··· Testo di partenza ···

CASTRONOVO DI SICILIA – Si terrà nella giornata di domani, giovedì 5 ottobre 2017, nel piccolo comune in provincia di Palermo, la 2° Giornata dell’Archeologia. Una vera e propria presentazione degli scavi archeologici effettuati negli ultimi tempi dalla York University e dall’Università di Roma “Tor Vergata”. L’appuntamento rientra nel contesto del “Sicily in Transition”, ovvero il progetto finanziato al comune di Castronovo di Sicilia, nel maggio del 2016, dall’European Research Council, per un periodo di 60 mesi (si è partiti il 2 agosto 2016). A patrocinare l’evento è naturalmente il Comune guidato dal Sindaco Francesco Onorato, che sostiene con entusiasmo e impegno questa iniziativa.

La finalità del progetto è stata fino ad oggi quella di analizzare i mutamenti, la cultura, la composizione e gli stili di vita delle popolazioni che vanno nell’arco di tempo dal VI al XII secolo. Periodi che hanno visto la Sicilia nelle mani di diverse dominazioni: bizantina, islamica, normanna e sveva. Negli ultimi anni, gli archeologi che portano avanti “Sicily in Transition” hanno avuto modo di analizzare l’insieme di reperti come ossa animali e umane, carboni, ceramiche, vetri, metalli e monete. L’area di Castronovo di Sicilia si presenta del resto molto interessante nel comprendere i fenomeni di continuità e i cambiamenti nelle condizioni di vita delle popolazioni che furono.

Il programma della giornata prevede la visita al Colle San Vitale alle ore 10:00. Luogo, quest’ultimo, in cui è presente un fortilizio con fasi del pieno medioevo e dell’età moderna. Verranno evidenziati i risultati delle analisi scientifiche condotte secondo metodi innovativi e all’avanguardia, che hanno “segnato” movimenti migratori, pratiche alimentari, sistemi agricoli, mutamenti climatici. Alle ore 18:00, infine, “Sicily in Transition” si sposterà al Centro Sociale per la consueta conferenza di fine lavori. La 2° Giornata dell’Archeologia confermerà, qualora ce ne fosse bisogno, che l’area di Castronovo di Sicilia è un vero “caso” di studio esemplare nell’ambito dell’archeologia del medioevo mediterraneo.

···

■ Compiti da svolgere
**1)** Riscrivi il testo, cominciando da "Il programma della" e andando avanti fino a "del medioevo mediterraneo.", sostituendo "Centro Sociale" con "Municipio".
**2)** Secondo il testo, sotto quali dominazioni è passata la Sicilia tra il VI e il XII secolo? Elencale tutte.
**3)** Per quanti mesi l'European Research Council ha finanziato il progetto "Sicily in Transition", secondo il testo?

··· Estratti delle voci ···

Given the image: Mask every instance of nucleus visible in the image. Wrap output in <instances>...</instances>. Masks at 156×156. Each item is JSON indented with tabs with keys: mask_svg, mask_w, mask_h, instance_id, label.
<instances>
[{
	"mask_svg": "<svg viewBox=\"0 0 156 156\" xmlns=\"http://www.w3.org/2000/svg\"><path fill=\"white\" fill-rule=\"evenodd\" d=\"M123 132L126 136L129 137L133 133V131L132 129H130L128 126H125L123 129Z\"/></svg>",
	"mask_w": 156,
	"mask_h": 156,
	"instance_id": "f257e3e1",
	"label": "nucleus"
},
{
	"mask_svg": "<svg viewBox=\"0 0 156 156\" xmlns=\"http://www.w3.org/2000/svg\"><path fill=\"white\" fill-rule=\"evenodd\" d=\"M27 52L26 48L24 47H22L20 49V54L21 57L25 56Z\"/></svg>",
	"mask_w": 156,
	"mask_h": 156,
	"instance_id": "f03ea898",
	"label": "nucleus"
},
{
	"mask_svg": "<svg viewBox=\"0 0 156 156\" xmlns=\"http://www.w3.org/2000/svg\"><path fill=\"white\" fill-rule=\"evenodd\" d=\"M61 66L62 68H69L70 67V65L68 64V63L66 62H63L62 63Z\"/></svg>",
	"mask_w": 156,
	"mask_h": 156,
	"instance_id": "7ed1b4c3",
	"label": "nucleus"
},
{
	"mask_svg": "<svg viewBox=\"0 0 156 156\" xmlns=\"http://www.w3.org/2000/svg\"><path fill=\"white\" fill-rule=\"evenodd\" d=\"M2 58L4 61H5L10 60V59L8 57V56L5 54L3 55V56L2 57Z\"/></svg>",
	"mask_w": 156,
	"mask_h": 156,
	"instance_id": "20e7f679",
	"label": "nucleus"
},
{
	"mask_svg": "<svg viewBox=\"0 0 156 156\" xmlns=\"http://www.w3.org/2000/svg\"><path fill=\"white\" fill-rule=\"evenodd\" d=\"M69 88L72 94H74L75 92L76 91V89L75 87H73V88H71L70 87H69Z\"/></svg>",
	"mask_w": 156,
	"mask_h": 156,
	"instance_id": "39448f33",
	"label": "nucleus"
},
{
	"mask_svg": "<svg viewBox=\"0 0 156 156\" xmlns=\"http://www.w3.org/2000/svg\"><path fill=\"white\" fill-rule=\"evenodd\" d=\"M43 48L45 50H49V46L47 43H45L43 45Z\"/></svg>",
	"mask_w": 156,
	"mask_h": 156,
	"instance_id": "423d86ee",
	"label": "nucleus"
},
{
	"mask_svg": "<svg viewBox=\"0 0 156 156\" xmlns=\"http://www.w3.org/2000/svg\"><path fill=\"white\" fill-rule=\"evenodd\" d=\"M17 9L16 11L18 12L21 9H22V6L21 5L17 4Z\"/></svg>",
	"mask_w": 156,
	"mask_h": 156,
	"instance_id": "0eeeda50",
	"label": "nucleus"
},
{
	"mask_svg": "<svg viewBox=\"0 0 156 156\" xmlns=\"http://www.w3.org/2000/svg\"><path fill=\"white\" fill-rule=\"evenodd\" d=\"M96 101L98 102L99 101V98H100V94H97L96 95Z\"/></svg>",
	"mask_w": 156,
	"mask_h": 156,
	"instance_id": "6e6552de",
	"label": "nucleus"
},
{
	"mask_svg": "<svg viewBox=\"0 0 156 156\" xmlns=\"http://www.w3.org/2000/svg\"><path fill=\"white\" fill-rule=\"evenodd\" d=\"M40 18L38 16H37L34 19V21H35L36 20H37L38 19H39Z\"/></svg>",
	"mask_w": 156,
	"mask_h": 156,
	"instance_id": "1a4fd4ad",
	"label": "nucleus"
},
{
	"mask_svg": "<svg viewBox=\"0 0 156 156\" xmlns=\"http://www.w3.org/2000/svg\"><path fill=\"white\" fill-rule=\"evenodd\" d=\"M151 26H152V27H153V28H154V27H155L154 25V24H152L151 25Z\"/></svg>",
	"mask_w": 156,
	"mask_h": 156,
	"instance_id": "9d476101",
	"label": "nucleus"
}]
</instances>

···

■ Risultati dei compiti
**1)**
Il programma della giornata prevede la visita al Colle San Vitale alle ore 10:00. Luogo, quest’ultimo, in cui è presente un fortilizio con fasi del pieno medioevo e dell’età moderna. Verranno evidenziati i risultati delle analisi scientifiche condotte secondo metodi innovativi e all’avanguardia, che hanno “segnato” movimenti migratori, pratiche alimentari, sistemi agricoli, mutamenti climatici. Alle ore 18:00, infine, “Sicily in Transition” si sposterà al Municipio per la consueta conferenza di fine lavori. La 2° Giornata dell’Archeologia confermerà, qualora ce ne fosse bisogno, che l’area di Castronovo di Sicilia è un vero “caso” di studio esemplare nell’ambito dell’archeologia del medioevo mediterraneo.

**2)** bizantina, islamica, normanna, sveva

**3)** Per 60 mesi.